The following commit(s) were added to refs/heads/main by this push:
     new 9544887f feat(python/adbc_driver_manager): export handles through 
python Arrow Capsule interface (#1346)
9544887f is described below

commit 9544887f37edc30bed43a93ee4be615df3f1b014
Author: Joris Van den Bossche <[email protected]>
AuthorDate: Wed Dec 13 20:21:28 2023 +0100

    feat(python/adbc_driver_manager): export handles through python Arrow 
Capsule interface (#1346)
    
    Addresses https://github.com/apache/arrow-adbc/issues/70
    
    This PR adds the dunder methods to the Handle classes of the low-level
    interface (which already enables using the low-level interface without
    pyarrow and with the capsule protocol).
    
    And secondly, in the places that accept data (eg ingest/bind), it now
    also accepts objects that implement the dunders in addition to hardcoded
    support for pyarrow.
    
    ---------
    
    Co-authored-by: David Li <[email protected]>
---
 .../adbc_driver_manager/_lib.pxd                   |   9 +-
 .../adbc_driver_manager/_lib.pyx                   | 110 ++++++++++++++++++---
 .../adbc_driver_manager/dbapi.py                   |  51 ++++++----
 python/adbc_driver_manager/tests/test_dbapi.py     |  28 ++++++
 python/adbc_driver_manager/tests/test_lowlevel.py  |  72 ++++++++++++++
 5 files changed, 237 insertions(+), 33 deletions(-)

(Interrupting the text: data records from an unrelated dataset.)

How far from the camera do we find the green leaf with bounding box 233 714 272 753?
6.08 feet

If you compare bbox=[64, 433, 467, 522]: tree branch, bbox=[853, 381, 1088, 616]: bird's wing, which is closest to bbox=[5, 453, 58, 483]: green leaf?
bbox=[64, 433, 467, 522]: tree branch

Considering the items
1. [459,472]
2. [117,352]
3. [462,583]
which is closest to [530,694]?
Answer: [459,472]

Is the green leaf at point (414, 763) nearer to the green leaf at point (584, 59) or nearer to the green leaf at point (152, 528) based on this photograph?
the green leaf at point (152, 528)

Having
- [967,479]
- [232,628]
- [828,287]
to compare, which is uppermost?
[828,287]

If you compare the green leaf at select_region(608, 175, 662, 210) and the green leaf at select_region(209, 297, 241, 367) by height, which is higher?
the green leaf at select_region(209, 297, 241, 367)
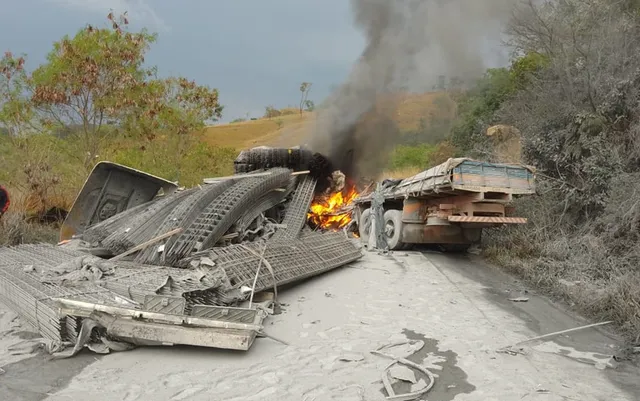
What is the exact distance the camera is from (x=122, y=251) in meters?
8.30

diff --git a/python/adbc_driver_manager/adbc_driver_manager/_lib.pxd 
b/python/adbc_driver_manager/adbc_driver_manager/_lib.pxd
index 358a09aa..e9ea833c 100644
--- a/python/adbc_driver_manager/adbc_driver_manager/_lib.pxd
+++ b/python/adbc_driver_manager/adbc_driver_manager/_lib.pxd
@@ -22,10 +22,15 @@ from libc.stdint cimport int32_t, int64_t, uint8_t, uint32_t
 
 cdef extern from "adbc.h" nogil:
     # C ABI
+
+    ctypedef void (*CArrowSchemaRelease)(void*)

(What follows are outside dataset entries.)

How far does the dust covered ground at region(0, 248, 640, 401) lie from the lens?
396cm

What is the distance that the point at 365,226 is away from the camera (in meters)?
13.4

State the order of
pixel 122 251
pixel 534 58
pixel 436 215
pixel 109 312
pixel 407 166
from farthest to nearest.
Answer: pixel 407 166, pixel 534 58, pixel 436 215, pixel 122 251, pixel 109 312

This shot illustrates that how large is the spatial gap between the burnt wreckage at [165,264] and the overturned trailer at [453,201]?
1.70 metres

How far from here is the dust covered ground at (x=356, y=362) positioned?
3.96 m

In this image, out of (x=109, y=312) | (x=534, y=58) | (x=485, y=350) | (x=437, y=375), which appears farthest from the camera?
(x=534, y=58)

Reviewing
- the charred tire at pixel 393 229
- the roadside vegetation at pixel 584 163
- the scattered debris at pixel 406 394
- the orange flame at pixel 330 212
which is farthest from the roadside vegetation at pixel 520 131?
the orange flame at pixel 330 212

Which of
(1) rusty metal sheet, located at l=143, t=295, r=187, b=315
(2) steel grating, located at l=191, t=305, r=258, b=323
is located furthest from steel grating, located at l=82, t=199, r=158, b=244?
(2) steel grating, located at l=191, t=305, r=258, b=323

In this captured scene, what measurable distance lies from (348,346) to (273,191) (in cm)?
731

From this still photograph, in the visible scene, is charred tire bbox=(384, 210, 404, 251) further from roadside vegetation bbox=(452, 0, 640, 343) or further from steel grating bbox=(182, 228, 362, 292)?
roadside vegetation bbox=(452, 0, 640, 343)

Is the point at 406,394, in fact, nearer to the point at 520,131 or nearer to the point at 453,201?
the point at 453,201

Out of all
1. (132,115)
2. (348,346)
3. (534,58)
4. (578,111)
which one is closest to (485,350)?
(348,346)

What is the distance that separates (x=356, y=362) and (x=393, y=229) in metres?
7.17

+    ctypedef void (*CArrowArrayRelease)(void*)
+
     cdef struct CArrowSchema"ArrowSchema":
-        pass
+        CArrowSchemaRelease release
+
     cdef struct CArrowArray"ArrowArray":
-        pass
+        CArrowArrayRelease release
 
     ctypedef int (*CArrowArrayStreamGetLastError)(void*)

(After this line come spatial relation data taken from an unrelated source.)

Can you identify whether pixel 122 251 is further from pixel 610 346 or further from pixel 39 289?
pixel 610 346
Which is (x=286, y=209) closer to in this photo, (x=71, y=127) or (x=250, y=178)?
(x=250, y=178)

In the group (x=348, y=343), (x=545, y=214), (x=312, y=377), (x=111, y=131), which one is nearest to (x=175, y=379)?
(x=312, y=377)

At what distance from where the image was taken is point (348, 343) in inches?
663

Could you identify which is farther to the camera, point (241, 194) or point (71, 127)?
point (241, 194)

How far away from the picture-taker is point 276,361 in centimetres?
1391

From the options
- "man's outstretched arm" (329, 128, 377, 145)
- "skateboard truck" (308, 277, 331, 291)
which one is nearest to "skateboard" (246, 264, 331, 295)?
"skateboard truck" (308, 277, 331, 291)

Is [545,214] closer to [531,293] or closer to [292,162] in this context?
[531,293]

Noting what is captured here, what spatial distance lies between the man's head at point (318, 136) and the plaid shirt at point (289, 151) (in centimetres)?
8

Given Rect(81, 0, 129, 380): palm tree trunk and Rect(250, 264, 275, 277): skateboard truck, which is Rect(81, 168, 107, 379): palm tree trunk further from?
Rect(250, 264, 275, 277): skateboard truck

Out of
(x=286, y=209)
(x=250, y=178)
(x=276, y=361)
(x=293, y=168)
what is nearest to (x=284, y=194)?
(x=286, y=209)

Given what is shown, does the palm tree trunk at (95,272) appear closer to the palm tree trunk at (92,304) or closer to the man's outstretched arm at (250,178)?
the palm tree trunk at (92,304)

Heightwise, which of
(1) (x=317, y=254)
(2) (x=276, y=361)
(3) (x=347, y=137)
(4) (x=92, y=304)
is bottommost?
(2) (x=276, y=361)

     ctypedef int (*CArrowArrayStreamGetNext)(void*, CArrowArray*)
diff --git a/python/adbc_driver_manager/adbc_driver_manager/_lib.pyx 
b/python/adbc_driver_manager/adbc_driver_manager/_lib.pyx
index ced8870e..91139100 100644
--- a/python/adbc_driver_manager/adbc_driver_manager/_lib.pyx
+++ b/python/adbc_driver_manager/adbc_driver_manager/_lib.pyx
@@ -24,10 +24,15 @@ import threading
 import typing
 from typing import List, Tuple
 
+cimport cpython
 import cython
 from cpython.bytes cimport PyBytes_FromStringAndSize
+from cpython.pycapsule cimport (
+    PyCapsule_GetPointer, PyCapsule_New, PyCapsule_CheckExact
+)
 from libc.stdint cimport int32_t, int64_t, uint8_t, uint32_t, uintptr_t
-from libc.string cimport memset
+from libc.stdlib cimport malloc, free
+from libc.string cimport memcpy, memset
 from libcpp.vector cimport vector as c_vector
 
 if typing.TYPE_CHECKING:
@@ -304,9 +309,29 @@ cdef class _AdbcHandle:
                     f"with open {self._child_type}")
 
 
+cdef void pycapsule_schema_deleter(object capsule) noexcept:
+    cdef CArrowSchema* allocated = <CArrowSchema*>PyCapsule_GetPointer(
+        capsule, "arrow_schema"
+    )
+    if allocated.release != NULL:
+        allocated.release(allocated)
+    free(allocated)
+
+
+cdef void pycapsule_stream_deleter(object capsule) noexcept:
+    cdef CArrowArrayStream* allocated = <CArrowArrayStream*> 
PyCapsule_GetPointer(
+        capsule, "arrow_array_stream"
+    )
+    if allocated.release != NULL:
+        allocated.release(allocated)
+    free(allocated)
+
+
 cdef class ArrowSchemaHandle:
     """
     A wrapper for an allocated ArrowSchema.
+
+    This object implements the Arrow PyCapsule interface.
     """
     cdef:
         CArrowSchema schema
@@ -316,23 +341,42 @@ cdef class ArrowSchemaHandle:
         """The address of the ArrowSchema."""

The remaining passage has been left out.